*** EXCERPTED PASSAGE

Despite the alarming revelations from the Facebook fallout, we should recognise that Australia has a great opportunity to lead the world in data privacy.

With the right conversations and research focus, our country could shape the way the world approaches corporate data privacy — through creating technology that will allow our society to freely share data and increase efficiencies, while still maintaining the integrity of an individual’s privacy and without revealing proprietary information.

We are already seeing the emergence of these data sharing principles and technologies in Australia with the adoption of blockchain and initiatives like the recent Open Banking Review. But the financial services sector is only the tip of the iceberg.

If employed correctly, a data-sharing framework could exist in many industries, for example take agriculture and supply chain integrity. Farmers and producers could combine data about yields of their crops without having to share the actual data, to make more accurate predictions about increasing crop yield in different environments.

Combined with transport and logistics data, more optimal delivery routes and times could be established between parties on the supply chain through better sharing of data operating our infrastructure at higher levels of operational efficiency.

So what could this data sharing future look like? How can Australian organisations preserve the utility of data, while still honouring customer’s privacy? It is still early days, but that makes it all the more important that we are having the right discussions, as the correct measures need to be put in place now, rather than once a breach happens.

The ethical use of customer data is a fine balancing act. Many businesses collect data that has the potential to be incredibly useful for improving productivity, economic growth, efficiency and even overall quality of life for end users, yet working out how to derive these insights for the creation of better products and services, without compromising the privacy of an individual can be a challenge.

At Data61 we are researching and developing models and products that will allow organisations to have the best of both worlds. These safety measures can come in a few forms:

Data encryption to enable private analytics

One method that Australian businesses can employ, is to use technology platforms to process data distribution or particular requests ‘without seeing the original data’ using special forms of encryptions that allow computation over encrypted data.

******

EXERCISE SET>
(a) Decide whether each statement below agrees with the passage on data privacy in Australia, giving yes or no and quoting the deciding words. (i) The financial services sector is described as only the tip of the iceberg. (ii) The correct measures are said to belong after a breach happens. (iii) Farmers and producers would have to share the actual data to combine their crop yield data.
(b) Reproduce the part of the passage on data privacy in Australia that begins at the words "At Data61 we" and stops after "over encrypted data.".

*** LISTING

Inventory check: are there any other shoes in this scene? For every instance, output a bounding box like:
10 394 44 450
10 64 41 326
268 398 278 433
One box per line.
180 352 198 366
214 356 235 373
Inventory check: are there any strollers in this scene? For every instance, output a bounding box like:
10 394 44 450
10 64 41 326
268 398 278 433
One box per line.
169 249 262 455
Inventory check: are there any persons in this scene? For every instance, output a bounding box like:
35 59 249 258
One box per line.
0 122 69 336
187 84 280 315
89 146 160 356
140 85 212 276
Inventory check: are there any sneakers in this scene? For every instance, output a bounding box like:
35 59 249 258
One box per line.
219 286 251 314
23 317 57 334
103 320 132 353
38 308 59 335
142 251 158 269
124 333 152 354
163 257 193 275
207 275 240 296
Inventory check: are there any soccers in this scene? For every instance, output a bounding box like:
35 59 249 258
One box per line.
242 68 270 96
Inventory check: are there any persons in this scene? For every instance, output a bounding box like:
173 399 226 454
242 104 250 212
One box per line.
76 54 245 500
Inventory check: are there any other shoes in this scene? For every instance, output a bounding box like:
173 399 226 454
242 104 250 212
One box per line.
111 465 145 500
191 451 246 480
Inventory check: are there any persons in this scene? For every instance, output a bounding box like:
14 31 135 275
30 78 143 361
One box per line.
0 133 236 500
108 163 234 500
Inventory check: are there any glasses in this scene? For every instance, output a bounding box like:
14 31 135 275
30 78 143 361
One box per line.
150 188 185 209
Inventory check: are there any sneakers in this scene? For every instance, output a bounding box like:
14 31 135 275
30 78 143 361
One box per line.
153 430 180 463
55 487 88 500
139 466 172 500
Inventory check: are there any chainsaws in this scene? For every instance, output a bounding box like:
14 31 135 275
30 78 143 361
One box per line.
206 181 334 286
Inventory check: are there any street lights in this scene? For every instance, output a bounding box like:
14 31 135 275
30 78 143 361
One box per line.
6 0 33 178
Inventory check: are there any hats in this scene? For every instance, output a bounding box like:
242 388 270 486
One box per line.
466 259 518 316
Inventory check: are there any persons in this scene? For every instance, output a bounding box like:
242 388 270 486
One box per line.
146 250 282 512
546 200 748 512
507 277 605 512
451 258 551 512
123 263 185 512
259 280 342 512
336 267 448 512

******

SOLUTIONS PER TASK>
(a)
(i) Yes: "But the financial services sector is only the tip of the iceberg."
(ii) No: "the correct measures need to be put in place now, rather than once a breach happens."
(iii) No: "Farmers and producers could combine data about yields of their crops without having to share the actual data"

(b)
At Data61 we are researching and developing models and products that will allow organisations to have the best of both worlds. These safety measures can come in a few forms:

Data encryption to enable private analytics

One method that Australian businesses can employ, is to use technology platforms to process data distribution or particular requests ‘without seeing the original data’ using special forms of encryptions that allow computation over encrypted data.